Question
7. Abdulla wants to buy a house in Glasgow, Scotland. The house sells for 650,000 British pounds and he takes out a loan for 500,000
7. Abdulla wants to buy a house in Glasgow, Scotland. The house sells for 650,000 British pounds and he takes out a loan for 500,000 pounds. He obtains a standard 2.4% fixed interest loan for 25 years where he makes monthly payments for 300 months. The loan amount or principal is $500,000. Unfortunately, the loan has a 3% loan origination fee (3 points). Abdulla will hold this loan for 25 years and keep this house as an investment.
A. Determine the monthly payments and determine the effective interest rate over the 25 year period.
B. Is this 2.4% fixed rate loan with a loan origination fee better than a standard 25-year 3% fixed-rate loan with no origination fee and no prepayment penalty? Show work to justify your answer.

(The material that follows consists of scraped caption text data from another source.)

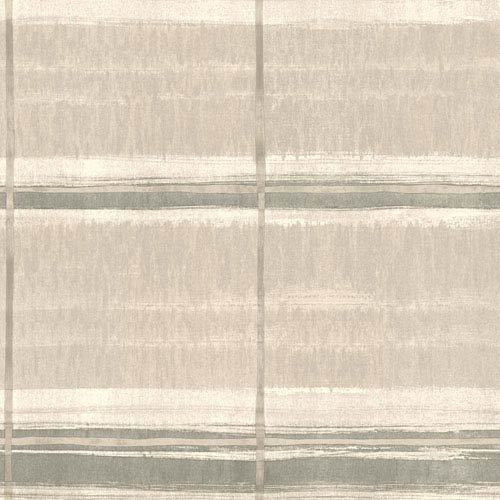 York Wallcoverings Cloud Nine Window Shopping Black Removable Wallpaper-SAMPLE SWATCH ONLY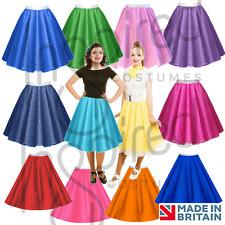 Ladies POLKA DOT or Plain ROCK N ROLL SKIRT 1950's Grease FANCY DRESS COSTUME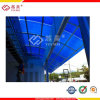 Polycarbonate Transparent Clear Awning, Canopy, Carports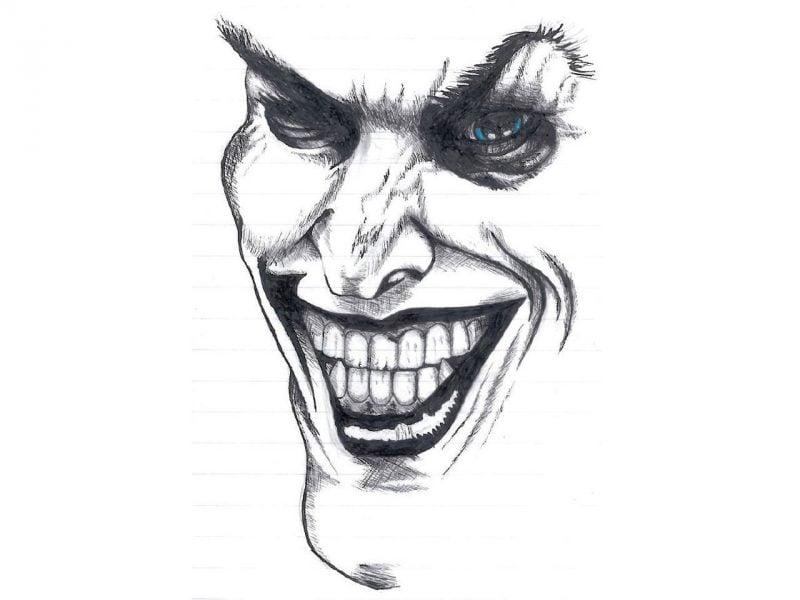 Tattoovorlagen kostenlos Joker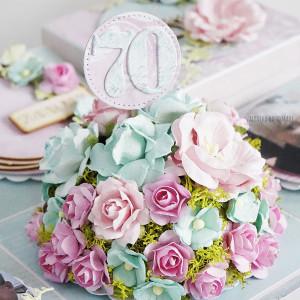Urodzinowy box z kwiatami wg ustaleń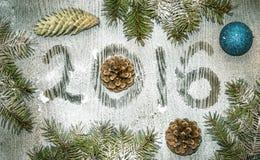 Предпосылка для поздравительной открытки праздника Стоковое Изображение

C. As an alternative, lets assume that Abdulla could get a 2.4% 25-year fixed rate loan with no loan origination fees, but he would face a prepayment penalty of 4% of the loan principal remaining at the time of prepayment. If Abdulla held this loan for 3 years (36 months), what would be the prepayment penalty and what would be the effective annual interest rate? Would this loan be better than a 25-year 3% fixed-rate loan with no loan origination fees and no prepayment penalty? Show work used to make this decision.